Pegadinha da questão
A banca misturou três confusões reais: admitir improbidade culposa após a Lei nº 14.230/2021, presumir responsabilidade objetiva de sócios e diretores e afirmar ressarcimento integral em hipótese em que a própria lei limita a reparação à repercussão sobre os cofres públicos.
Dica para questões semelhantes
  • Após a Lei nº 14.230/2021, confira primeiro se a alternativa exige dolo; se admitir culpa como regra de improbidade, está errada.
  • Quando a questão tratar de particular, valide se a lei exige indução ou concorrência dolosa para aplicar a LIA.

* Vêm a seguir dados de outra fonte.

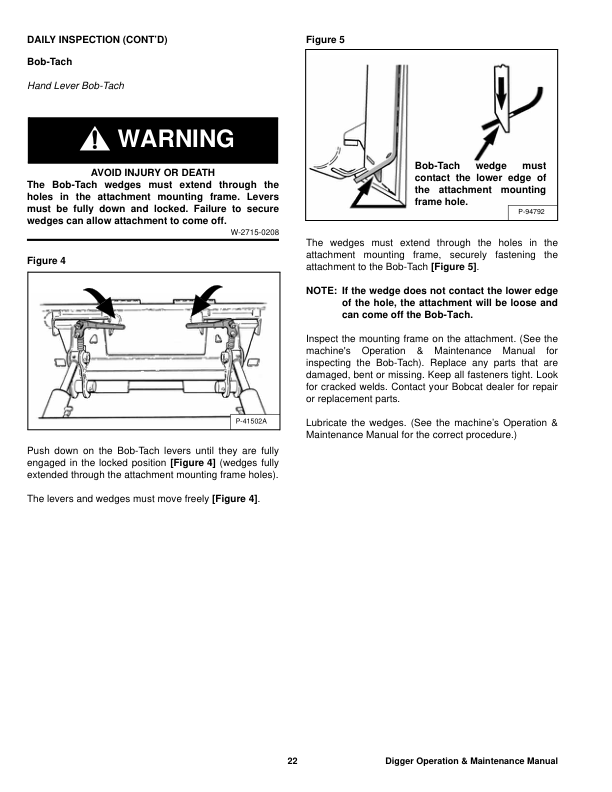 DAILY INSPECTION (CONT'D)

Bob-Tach

Hand Lever Bob-Tach

WARNING

AVOID INJURY OR DEATH
The Bob-Tach wedges must extend through the holes in the attachment mounting frame. Levers must be fully down and locked. Failure to secure wedges can allow attachment to come off.

W-2715-0208

Figure 4

P-41502A

Push down on the Bob-Tach levers until they are fully engaged in the locked position [Figure 4] (wedges fully extended through the attachment mounting frame holes).

The levers and wedges must move freely [Figure 4].

Figure 5

Bob-Tach wedge must contact the lower edge of the attachment mounting frame hole.

P-94792

The wedges must extend through the holes in the attachment mounting frame, securely fastening the attachment to the Bob-Tach [Figure 5].

NOTE: If the wedge does not contact the lower edge of the hole, the attachment will be loose and can come off the Bob-Tach.

Inspect the mounting frame on the attachment. (See the machine's Operation & Maintenance Manual for inspecting the Bob-Tach). Replace any parts that are damaged, bent or missing. Keep all fasteners tight. Look for cracked welds. Contact your Bobcat dealer for repair or replacement parts.

Lubricate the wedges. (See the machine's Operation & Maintenance Manual for the correct procedure.)

22

Digger Operation & Maintenance Manual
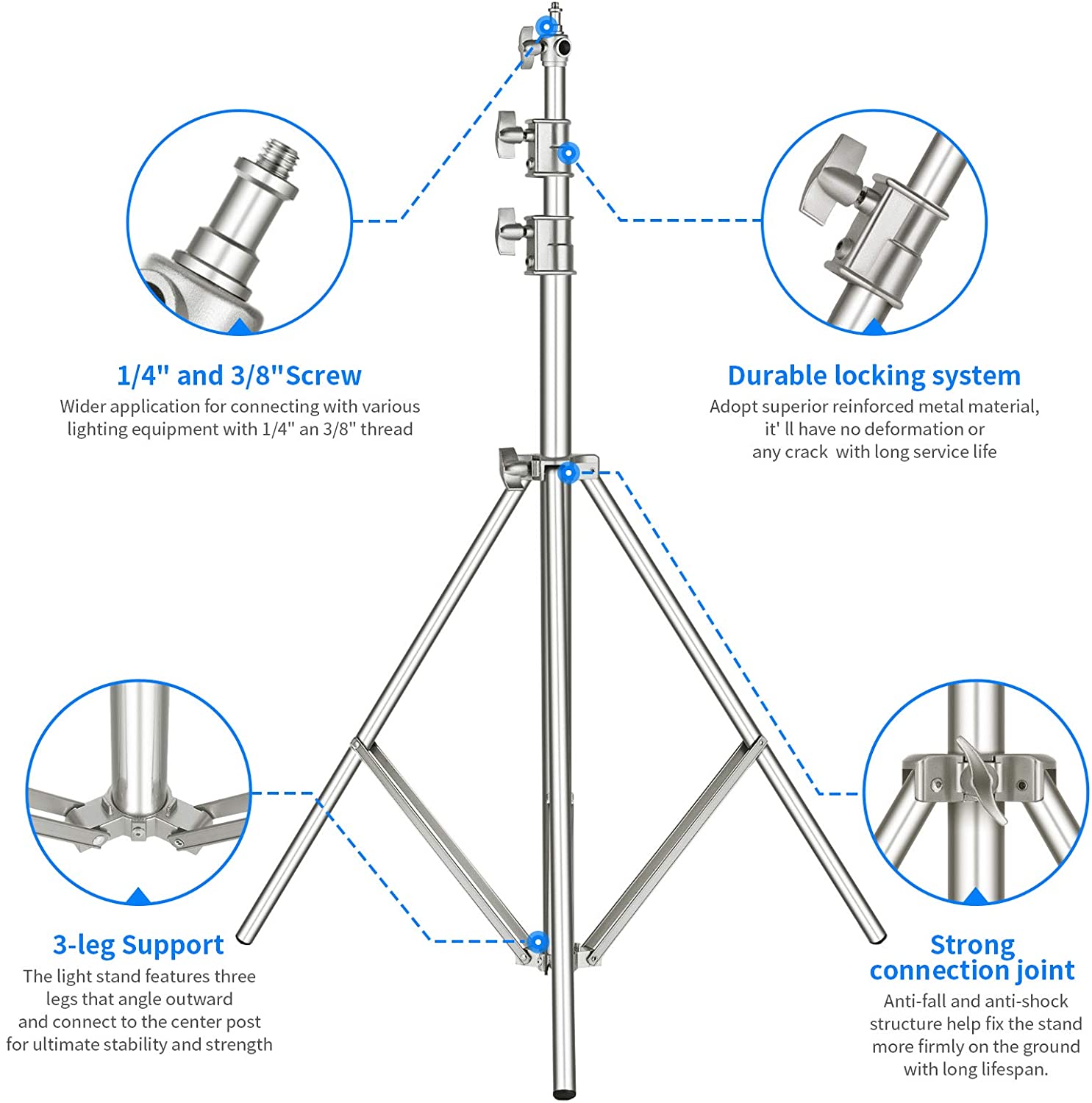 1/4" and 3/8"Screw
Wider application for connecting with various lighting equipment with 1/4" an 3/8" thread

Durable locking system
Adopt superior reinforced metal material, it' ll have no deformation or any crack  with long service life

3-leg Support
The light stand features three legs that angle outward and connect to the center post for ultimate stability and strength

Strong connection joint
Anti-fall and anti-shock structure help fix the stand more firmly on the ground with long lifespan.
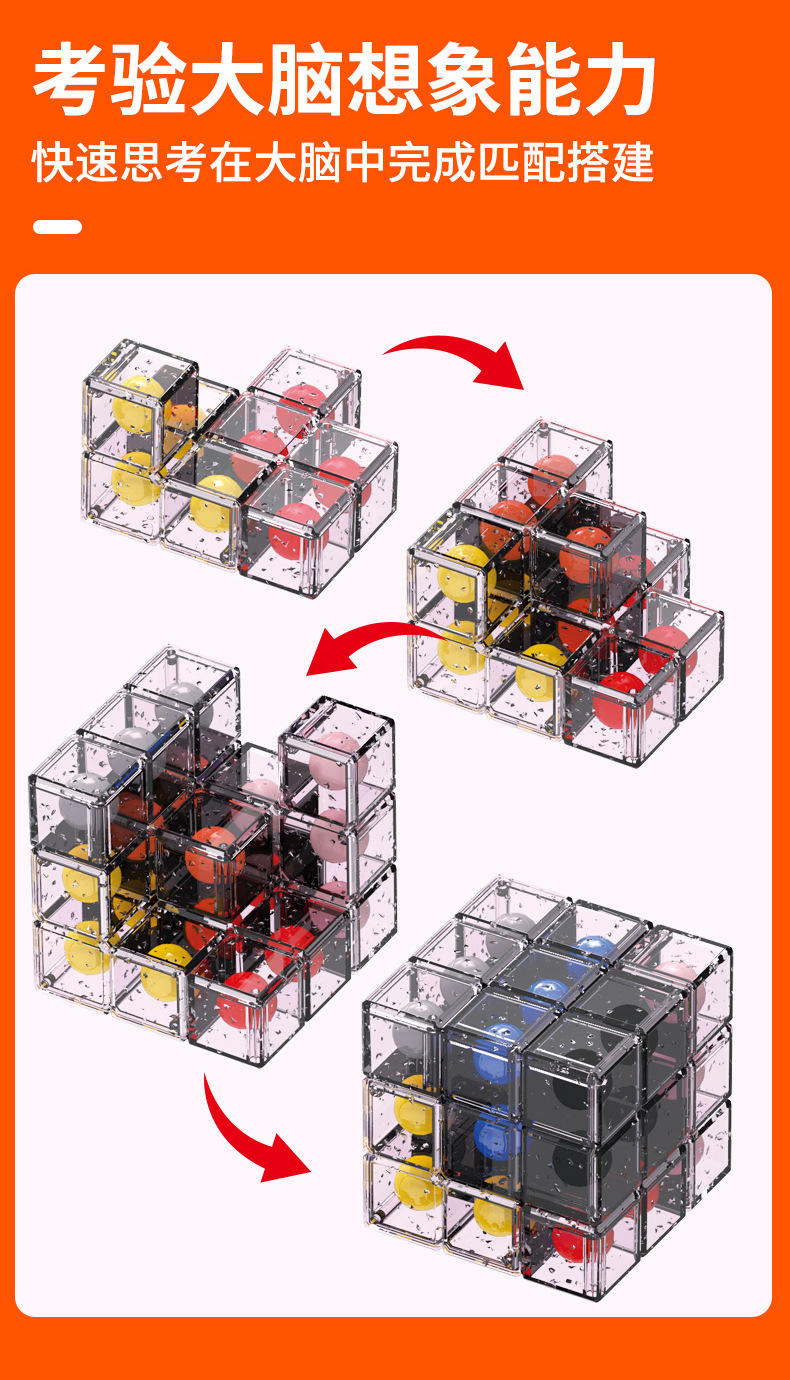 考验大脑想象能力
快速思考在大脑中完成匹配搭建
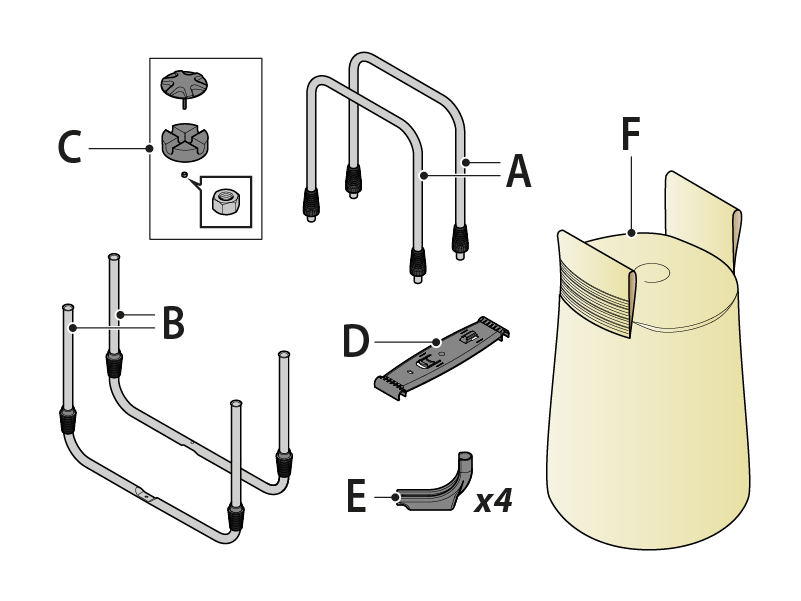 C
A
F
B
D
E
x4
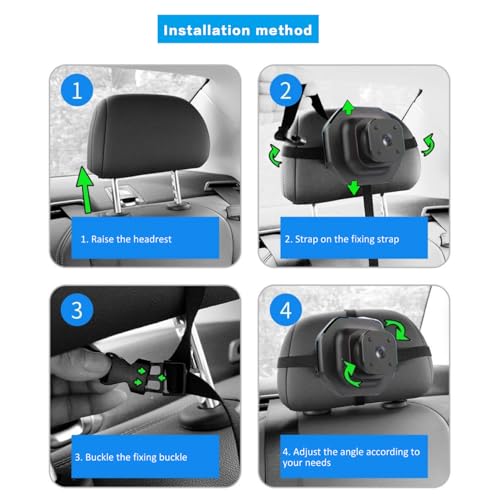 Installation method

1

1. Raise the headrest

2

2. Strap on the fixing strap

3

3. Buckle the fixing buckle

4

4. Adjust the angle according to your needs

  • Se aparecer sócio, cotista ou diretor de pessoa jurídica, afaste responsabilização automática: a lei exige comprovação de participação e benefícios diretos.
  • Em entidade privada com aporte público, não presuma ressarcimento integral; verifique se a lei limita a reparação à repercussão do ilícito sobre a contribuição dos cofres públicos.